Cassandra’s design philosophy: “availability first, consistency when you need it.” It is the production embodiment of the PA/EL quadrant. If your application can tolerate stale reads in exchange for always-available writes, Cassandra is the most battle-tested option in the ecosystem.

Full Source

View or download the complete implementation: cassandra.ts

Exercises

  1. A social media analytics platform ingests 100K events/second. Each event is a timestamp + user ID + metric. Would you recommend Cassandra? Why?
  2. Your startup needs a database for a multiplayer game leaderboard. Cassandra or Redis? Justify.
  3. What monitoring metrics would you track to detect Cassandra compaction issues before they cause an outage?

👁️ View Solutions

  1. Yes — this is the ideal Cassandra use case. Time-series data with high write volume. Use TWCS compaction with a 1-day window. Set RF=3 and CL=QUORUM for writes. Reads can be CL=ONE since analytics queries tolerate staleness.
  2. Cassandra is not the best choice for leaderboards. Redis’s sorted sets (ZADD/ZRANGE) provide sub-millisecond leaderboard operations. Cassandra would require a custom implementation using counters or a materialized view, with higher latency. Use Redis for the leaderboard and Cassandra for event persistence.
  3. Key metrics: (a) Pending compaction tasks — if this grows, nodes fall behind. (b) Disk space before/after compaction — if SSTables aren’t shrinking, compaction is stuck. (c) Read latency p99 — stale compaction causes reads to scan more SSTables. (d) GC pause time — compaction triggers GC, GC triggers node timeouts.

✏️ Exercises

Apache Cassandra — Exercises

Exercise 1

You have a 6-node Cassandra cluster with RF=3. Node A is the coordinator for a write to key K with CL=QUORUM. The replicas are Nodes B, C, D. Node C is down. How many nodes must acknowledge the write for it to succeed? Which nodes?

Exercise 2

Describe the sequence of events when a Cassandra read at CL=QUORUM discovers that one of the three replicas has a stale value. What happens to the stale replica? What happens to the client?

Exercise 3

Cassandra’s hinted handoff stores hints on the coordinator. If the coordinator fails before delivering the hints, what happens? How does this differ from Riak’s approach?

Exercise 4

A developer configures R+W ≤ RF (e.g., W=ONE, R=ONE with RF=3). They expect “eventual consistency.” Describe a scenario where a read returns a value that was explicitly overwritten 10 seconds ago.


👁️ View Solutions

  1. QUORUM = floor(3/2)+1 = 2 nodes. The write succeeds if 2 of the 3 replicas (B, C, D) acknowledge. Since C is down, the coordinator sends to B and D. If both are up: ok: true. The coordinator also stores a hint for C, to be delivered when C recovers.

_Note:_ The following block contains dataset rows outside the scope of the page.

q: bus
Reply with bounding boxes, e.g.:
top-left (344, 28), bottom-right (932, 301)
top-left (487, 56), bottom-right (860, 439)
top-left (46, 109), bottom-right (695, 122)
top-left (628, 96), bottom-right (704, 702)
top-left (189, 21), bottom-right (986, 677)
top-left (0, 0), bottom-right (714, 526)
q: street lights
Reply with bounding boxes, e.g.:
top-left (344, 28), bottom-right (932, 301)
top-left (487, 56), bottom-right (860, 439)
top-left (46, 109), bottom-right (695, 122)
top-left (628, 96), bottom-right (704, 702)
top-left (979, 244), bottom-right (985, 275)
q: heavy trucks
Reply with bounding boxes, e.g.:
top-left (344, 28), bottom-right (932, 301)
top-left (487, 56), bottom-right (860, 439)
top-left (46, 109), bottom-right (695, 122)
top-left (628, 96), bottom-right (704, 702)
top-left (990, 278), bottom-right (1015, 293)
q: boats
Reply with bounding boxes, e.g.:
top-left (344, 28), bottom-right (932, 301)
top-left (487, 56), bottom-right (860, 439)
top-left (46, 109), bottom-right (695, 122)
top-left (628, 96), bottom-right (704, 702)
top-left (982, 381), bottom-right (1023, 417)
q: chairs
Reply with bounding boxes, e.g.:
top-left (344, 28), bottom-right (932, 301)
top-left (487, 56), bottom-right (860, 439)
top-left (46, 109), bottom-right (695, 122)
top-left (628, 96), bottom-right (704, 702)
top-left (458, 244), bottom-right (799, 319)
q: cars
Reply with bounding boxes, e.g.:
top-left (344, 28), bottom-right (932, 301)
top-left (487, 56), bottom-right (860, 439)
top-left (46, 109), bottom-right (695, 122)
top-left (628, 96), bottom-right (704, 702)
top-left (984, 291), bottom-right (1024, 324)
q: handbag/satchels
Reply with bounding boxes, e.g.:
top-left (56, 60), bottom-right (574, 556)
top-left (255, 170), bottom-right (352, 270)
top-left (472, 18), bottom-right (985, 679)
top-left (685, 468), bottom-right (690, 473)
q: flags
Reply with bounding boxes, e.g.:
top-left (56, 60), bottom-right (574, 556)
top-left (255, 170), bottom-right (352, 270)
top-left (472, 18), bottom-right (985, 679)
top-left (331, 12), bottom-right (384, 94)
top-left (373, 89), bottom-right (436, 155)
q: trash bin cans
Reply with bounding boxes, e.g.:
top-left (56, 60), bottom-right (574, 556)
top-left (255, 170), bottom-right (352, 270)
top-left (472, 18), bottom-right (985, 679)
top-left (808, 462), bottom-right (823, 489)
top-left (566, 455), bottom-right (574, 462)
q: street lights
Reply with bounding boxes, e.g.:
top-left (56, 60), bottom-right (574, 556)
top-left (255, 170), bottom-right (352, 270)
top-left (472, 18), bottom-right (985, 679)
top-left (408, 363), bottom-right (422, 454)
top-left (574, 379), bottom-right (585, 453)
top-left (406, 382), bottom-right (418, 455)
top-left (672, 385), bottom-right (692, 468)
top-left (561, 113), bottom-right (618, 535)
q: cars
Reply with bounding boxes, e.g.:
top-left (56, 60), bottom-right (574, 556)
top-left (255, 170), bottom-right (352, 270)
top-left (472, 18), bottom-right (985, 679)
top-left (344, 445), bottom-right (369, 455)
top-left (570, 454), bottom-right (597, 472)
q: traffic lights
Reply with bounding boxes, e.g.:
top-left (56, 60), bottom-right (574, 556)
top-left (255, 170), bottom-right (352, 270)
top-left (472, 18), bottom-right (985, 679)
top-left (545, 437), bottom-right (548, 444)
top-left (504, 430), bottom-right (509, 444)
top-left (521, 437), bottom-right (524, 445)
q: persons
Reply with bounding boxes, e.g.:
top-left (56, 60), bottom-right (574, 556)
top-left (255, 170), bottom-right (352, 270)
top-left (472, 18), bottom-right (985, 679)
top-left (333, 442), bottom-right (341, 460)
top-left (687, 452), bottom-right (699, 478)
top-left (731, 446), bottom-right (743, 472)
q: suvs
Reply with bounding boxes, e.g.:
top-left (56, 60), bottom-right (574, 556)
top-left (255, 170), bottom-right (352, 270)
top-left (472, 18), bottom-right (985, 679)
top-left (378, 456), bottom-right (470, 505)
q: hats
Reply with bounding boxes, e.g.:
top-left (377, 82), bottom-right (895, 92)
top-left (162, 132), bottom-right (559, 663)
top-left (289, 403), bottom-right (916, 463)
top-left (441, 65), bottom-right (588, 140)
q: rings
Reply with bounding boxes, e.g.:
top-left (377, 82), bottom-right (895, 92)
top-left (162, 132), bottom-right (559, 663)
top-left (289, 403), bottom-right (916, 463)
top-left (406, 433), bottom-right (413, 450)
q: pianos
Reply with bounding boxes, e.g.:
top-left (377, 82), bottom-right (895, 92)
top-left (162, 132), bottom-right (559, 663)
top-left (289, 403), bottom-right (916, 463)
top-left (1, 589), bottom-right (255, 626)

  2. (a) The coordinator sends read requests to all RF replicas. (b) Two replicas return value=v2 @ ts=100. One returns value=v1 @ ts=50. (c) The coordinator sees ts=100 > ts=50 and returns v2 to the client. (d) In the background, the coordinator sends a write to the stale replica: SET key=v2 @ ts=100. (e) Subsequent reads from any replica return v2. The client sees the latest value immediately. The repair is asynchronous from the client’s perspective.

  3. The hints are lost. Cassandra’s hinted handoff is stored locally. If the coordinator crashes before delivering them, the data is gone. Riak’s approach is similar — both rely on the coordinator surviving. Neither provides durable hinted handoff. This is why read repair is essential: it catches the inconsistency on the next read.

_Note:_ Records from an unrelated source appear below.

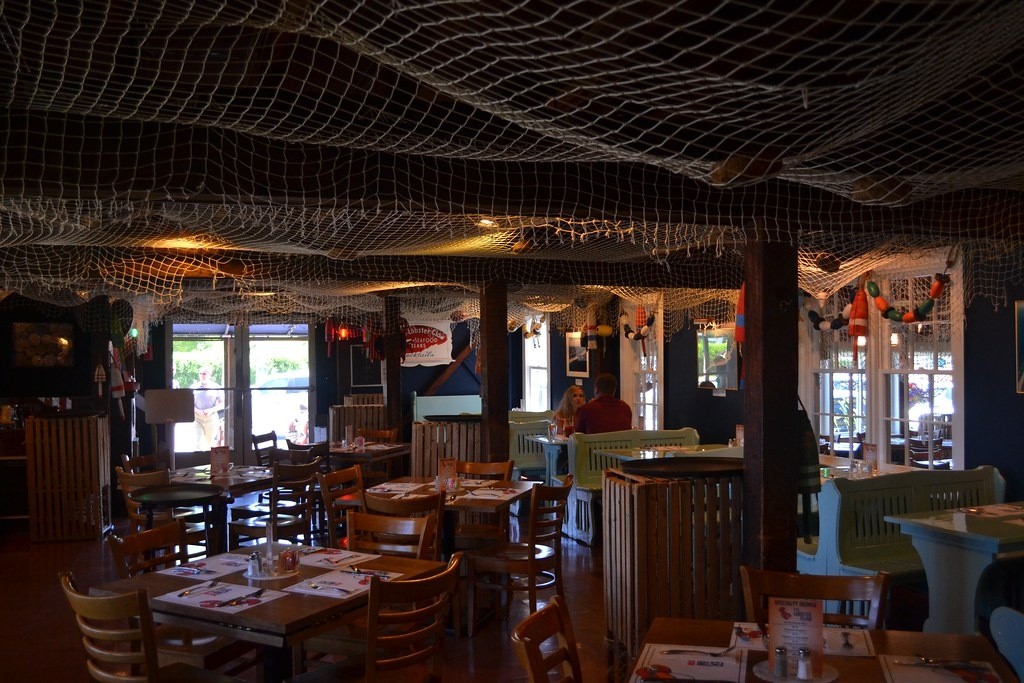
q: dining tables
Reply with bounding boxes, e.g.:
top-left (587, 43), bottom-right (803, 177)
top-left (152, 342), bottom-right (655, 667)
top-left (883, 500), bottom-right (1024, 636)
top-left (329, 440), bottom-right (412, 488)
top-left (334, 476), bottom-right (545, 638)
top-left (525, 434), bottom-right (569, 520)
top-left (87, 539), bottom-right (449, 683)
top-left (819, 454), bottom-right (931, 482)
top-left (626, 615), bottom-right (1021, 683)
top-left (117, 462), bottom-right (273, 557)
top-left (421, 414), bottom-right (481, 426)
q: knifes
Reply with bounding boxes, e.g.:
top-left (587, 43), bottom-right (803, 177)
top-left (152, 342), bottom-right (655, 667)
top-left (211, 588), bottom-right (267, 606)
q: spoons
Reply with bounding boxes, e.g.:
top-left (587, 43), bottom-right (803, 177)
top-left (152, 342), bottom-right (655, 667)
top-left (349, 565), bottom-right (390, 578)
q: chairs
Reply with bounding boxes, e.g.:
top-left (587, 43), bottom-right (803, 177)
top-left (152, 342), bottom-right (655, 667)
top-left (739, 563), bottom-right (890, 632)
top-left (48, 431), bottom-right (582, 683)
top-left (820, 413), bottom-right (953, 462)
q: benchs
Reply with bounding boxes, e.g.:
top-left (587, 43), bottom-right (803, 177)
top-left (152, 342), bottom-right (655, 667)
top-left (411, 391), bottom-right (482, 447)
top-left (796, 462), bottom-right (1007, 627)
top-left (508, 409), bottom-right (702, 550)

  4. Scenario: A user updates their profile (SET name="Alice" → written to Node A only with CL=ONE). Before replication propagates, another user reads from Node B (which still has name="Alice (old)"). The read succeeds at CL=ONE (only Node B needs to respond) and returns the stale value. Even though the write was 10 seconds ago, gossip may not have propagated yet. This is “eventual” — there is no time guarantee.